**PASSAGE FOR REVIEW:**
.....

In this paper, an optimized SA consisting of single-layered CVD growth graphene, supported by a flexible film of PET/PDMS, and microfiber is presented. The results show obvious polarization dependent saturable absorption in this graphene SA. Since the performances of mode-locked fiber laser is closely related with the saturable absorption of SA, the polarization dependent saturable absorption implies a tunable passive mode-locked fiber laser can be realized by adjusting the polarization state of light in fiber. Here, we obtained a tunable femtosecond pulse laser with the changes of pulse width (~160 fs) and optical spectrum (~7.6 nm) using the microfiber based graphene SA. The good characteristics of tunability, stability, compactness and all-fiber configuration and the flexible graphene integrated method will promote the application of graphene mode-locked fiber lasers.
2. Fabrication, characteristic and polarization measurement of microfiber based SSA
The preparation process of this graphene-based SA is shown in Fig. 1(a). Firstly, we pour the 1:1 mixture of paraxylene and PDMS onto a PET substrate and spin it. The film is then cured for 7 hours in vacuum to obtain a ~20 µm thick PDMS. Paraxylene was used to dilute the PDMS to make the obtained film thinner and more uniform. Additionally, in order to reduce contamination, we apply a dry transfer method to transfer a single-layer CVD graphene to the PET/PDMS film [25]. Figures 2(a)-2(c) present the photograph of the sample and the scanning electron microscope (SEM) image, Raman spectrum of graphene. The Raman spectrum is measured at 514 nm. The G band at 1583 cm−1 and 2D band at 2683 cm−1, the second order of the D band at 1346 cm−1, can be found easily. They relate to the phonon scattering at the center of Brillouin zone and phonon activation respectively. The higher 2D/G band intensity ratio and a weaker D band both suggest low density of defects of the CVD graphene which is prepared taking advantage of a cleaner method [26]. We then use two PET/PDMS/graphene films to sandwich a microfiber with a waist diameter of ~7.5 µm, a stretching length of 20 mm, and an insertion loss of 0.1 dBm. Finally, the sandwich-type graphene SA (SSA) can be made, as shown in Figs. 1(b)-1(c).

.....

In the passage on the graphene saturable absorber, what is the waist diameter of the microfiber sandwiched between the two films? Rely on nothing but the passage on the graphene saturable absorber.

**EXERCISE DATA:**
.....

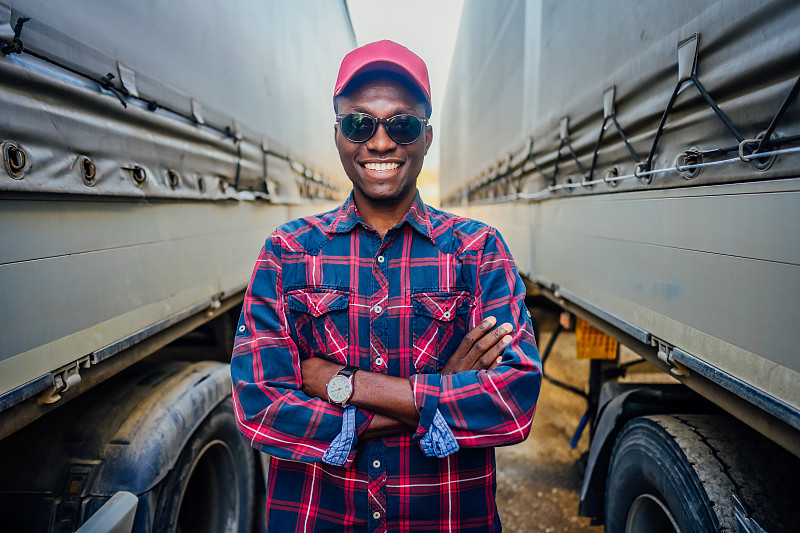 货品松树从上海市选择海运快递到赤道几内亚——里亚巴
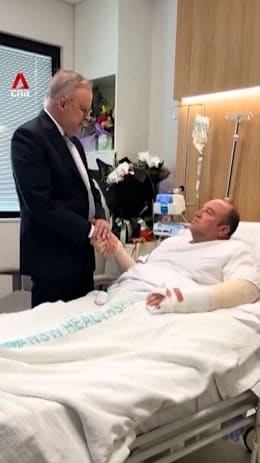 Australia PM visits Bondi hero in hospital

.....

**RESPONSE AREA:** About 7.5 µm.